Braun responded Tuesday to criticism from Alter and other members of the union for the 11 minutes it took firefighters to arrive at the College Hill fire on Budmar Avenue Monday.
Alter said brownouts kept firefighters from getting there sooner.
“Every day that goes by, we gamble,” Alter said. "We never know where the next fire is going to be. We brownout five companies a day -- 12.5 percent of your companies are browned out everyday."
In Cincinnati, the fire department restricts five of its 40 companies -- or 20 firefighters a shift. Each company has a four-person staffing minimum.

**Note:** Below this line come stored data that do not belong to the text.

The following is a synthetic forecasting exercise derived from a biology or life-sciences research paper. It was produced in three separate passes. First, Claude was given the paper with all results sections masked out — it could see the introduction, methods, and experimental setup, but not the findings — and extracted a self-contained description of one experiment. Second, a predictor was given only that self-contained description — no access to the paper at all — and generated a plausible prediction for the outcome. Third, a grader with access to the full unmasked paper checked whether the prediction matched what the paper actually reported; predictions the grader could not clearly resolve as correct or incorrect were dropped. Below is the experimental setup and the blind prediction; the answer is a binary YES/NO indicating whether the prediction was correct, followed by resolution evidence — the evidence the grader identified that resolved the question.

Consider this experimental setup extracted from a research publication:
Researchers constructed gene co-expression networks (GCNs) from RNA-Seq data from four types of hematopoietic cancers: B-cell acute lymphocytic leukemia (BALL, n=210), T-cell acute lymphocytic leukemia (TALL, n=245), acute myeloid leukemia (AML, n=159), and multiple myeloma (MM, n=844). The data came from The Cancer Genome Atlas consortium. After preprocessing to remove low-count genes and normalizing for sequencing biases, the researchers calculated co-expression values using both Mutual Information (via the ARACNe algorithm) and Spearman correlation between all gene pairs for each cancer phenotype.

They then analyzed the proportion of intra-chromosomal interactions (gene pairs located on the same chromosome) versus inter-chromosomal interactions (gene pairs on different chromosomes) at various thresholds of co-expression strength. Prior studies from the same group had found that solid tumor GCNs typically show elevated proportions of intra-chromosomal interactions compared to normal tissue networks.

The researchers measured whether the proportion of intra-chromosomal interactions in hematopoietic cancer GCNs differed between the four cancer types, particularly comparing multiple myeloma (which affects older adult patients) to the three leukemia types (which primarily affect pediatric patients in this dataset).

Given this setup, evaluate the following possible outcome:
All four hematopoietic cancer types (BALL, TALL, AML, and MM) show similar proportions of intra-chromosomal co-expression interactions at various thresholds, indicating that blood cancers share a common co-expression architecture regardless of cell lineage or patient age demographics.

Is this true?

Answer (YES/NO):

The National Fire Protection Association (NFPA) recommends five to six people on a piece of equipment.
Brownouts have affected Cincinnati firefighters for more than four years, starting in August 2009. But Braun said he agrees with Alter and hopes to have zero projected brownouts this time next year.
"There is no good thing about brownouts,” Braun said. “The best you can say about them is it's a short term fix for saving some money.”
Braun said Cincinnati's average response time is about one to two minutes slower than the NFPA’s national average.
The authorized strength of the Cincinnati Fire Department is 841, but Braun said there are currently only 780 employees -- or 61 below authorized strength.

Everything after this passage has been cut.